(Assigned task):
Retype the entire post on the benefits of smiling word for word, keeping every line and character unchanged.
===== Excerpt =====
Thursday, November 18, 2010

The Benefits of Smiling! :-)

Benefits of Smiling

We could all do with a bit of cheering up every now and then, so with research suggesting that all we need to do is smile, we look at how a simple facial expression could help lighten your mood.

Why it's good to smile
There’s nothing quite like a winsome smile for perking you up, as well as those around you.
Smiling, laughing, and positive thinking have been shown to have a huge number of health benefits to both mind and body.
Stress has been linked to a number of health problems, including heart disease, Type 2 diabetes, high blood pressure and obesity.
  • When you laugh, your body releases endorphins. These are brain chemicals known as neurotransmitters, which make us feel happy. They are also a natural pain and stress reliever.
  • Laughing reduces levels of cortisol, the stress hormone, and gives us a quick burst of energy.
  • A good laugh can be beneficial to the lungs, boost immunity, and could even burn off calories.
  • Smiley, happy people are thought to have more friends and be more successful, by appearing more confident and approachable.
===== Material supplied =====
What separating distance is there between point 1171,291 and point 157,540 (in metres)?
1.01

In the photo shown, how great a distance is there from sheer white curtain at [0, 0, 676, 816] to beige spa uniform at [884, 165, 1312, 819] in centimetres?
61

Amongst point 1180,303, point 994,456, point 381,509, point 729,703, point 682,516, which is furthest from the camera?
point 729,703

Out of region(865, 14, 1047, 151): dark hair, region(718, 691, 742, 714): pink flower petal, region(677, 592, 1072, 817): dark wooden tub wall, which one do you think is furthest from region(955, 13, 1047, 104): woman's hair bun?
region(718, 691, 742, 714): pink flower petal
=====
===== Material supplied =====
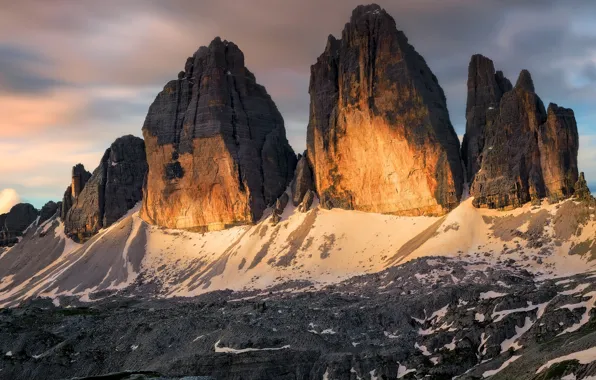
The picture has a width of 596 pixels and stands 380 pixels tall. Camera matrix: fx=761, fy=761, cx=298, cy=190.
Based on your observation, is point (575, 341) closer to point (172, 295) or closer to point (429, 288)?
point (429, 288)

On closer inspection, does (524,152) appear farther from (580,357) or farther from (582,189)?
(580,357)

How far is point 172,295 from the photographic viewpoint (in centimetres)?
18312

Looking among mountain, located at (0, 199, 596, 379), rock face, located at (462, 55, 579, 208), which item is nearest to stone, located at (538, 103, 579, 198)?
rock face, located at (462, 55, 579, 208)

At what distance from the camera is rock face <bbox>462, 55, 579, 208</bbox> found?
=====
===== Material supplied =====
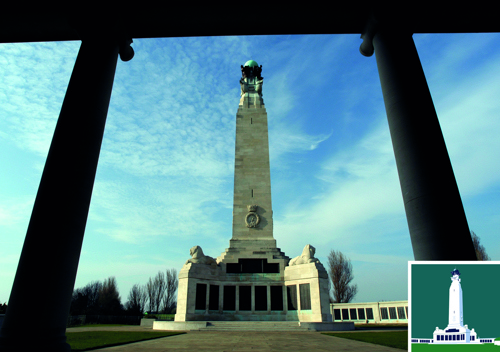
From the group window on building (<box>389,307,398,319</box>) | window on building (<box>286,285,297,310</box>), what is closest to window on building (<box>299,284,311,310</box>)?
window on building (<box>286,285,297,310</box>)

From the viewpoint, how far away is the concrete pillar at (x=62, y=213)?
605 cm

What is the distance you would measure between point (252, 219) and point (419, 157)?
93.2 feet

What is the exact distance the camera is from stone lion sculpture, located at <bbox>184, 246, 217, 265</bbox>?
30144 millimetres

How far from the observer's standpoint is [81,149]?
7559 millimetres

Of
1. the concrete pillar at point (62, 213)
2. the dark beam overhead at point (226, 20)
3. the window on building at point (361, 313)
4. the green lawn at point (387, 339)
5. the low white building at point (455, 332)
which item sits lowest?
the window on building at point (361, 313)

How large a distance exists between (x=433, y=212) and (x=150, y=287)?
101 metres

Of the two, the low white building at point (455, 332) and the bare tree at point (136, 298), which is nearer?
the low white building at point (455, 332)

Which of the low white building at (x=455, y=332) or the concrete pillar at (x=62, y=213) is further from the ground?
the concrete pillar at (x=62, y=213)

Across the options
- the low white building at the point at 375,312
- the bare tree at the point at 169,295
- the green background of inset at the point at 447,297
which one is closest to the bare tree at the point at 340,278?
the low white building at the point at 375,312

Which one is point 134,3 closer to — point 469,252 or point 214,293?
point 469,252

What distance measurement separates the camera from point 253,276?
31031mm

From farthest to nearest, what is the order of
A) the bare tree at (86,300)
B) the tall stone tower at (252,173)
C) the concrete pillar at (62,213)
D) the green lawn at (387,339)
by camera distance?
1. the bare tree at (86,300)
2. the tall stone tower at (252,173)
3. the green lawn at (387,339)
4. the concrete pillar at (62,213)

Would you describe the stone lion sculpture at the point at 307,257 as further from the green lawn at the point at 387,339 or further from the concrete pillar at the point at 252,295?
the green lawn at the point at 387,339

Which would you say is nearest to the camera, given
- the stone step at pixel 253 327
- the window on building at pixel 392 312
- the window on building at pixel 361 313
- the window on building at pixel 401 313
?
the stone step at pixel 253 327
=====
(Answer box):
Thursday, November 18, 2010

The Benefits of Smiling! :-)

Benefits of Smiling

We could all do with a bit of cheering up every now and then, so with research suggesting that all we need to do is smile, we look at how a simple facial expression could help lighten your mood.

Why it's good to smile
There’s nothing quite like a winsome smile for perking you up, as well as those around you.
Smiling, laughing, and positive thinking have been shown to have a huge number of health benefits to both mind and body.
Stress has been linked to a number of health problems, including heart disease, Type 2 diabetes, high blood pressure and obesity.
  • When you laugh, your body releases endorphins. These are brain chemicals known as neurotransmitters, which make us feel happy. They are also a natural pain and stress reliever.
  • Laughing reduces levels of cortisol, the stress hormone, and gives us a quick burst of energy.
  • A good laugh can be beneficial to the lungs, boost immunity, and could even burn off calories.
  • Smiley, happy people are thought to have more friends and be more successful, by appearing more confident and approachable.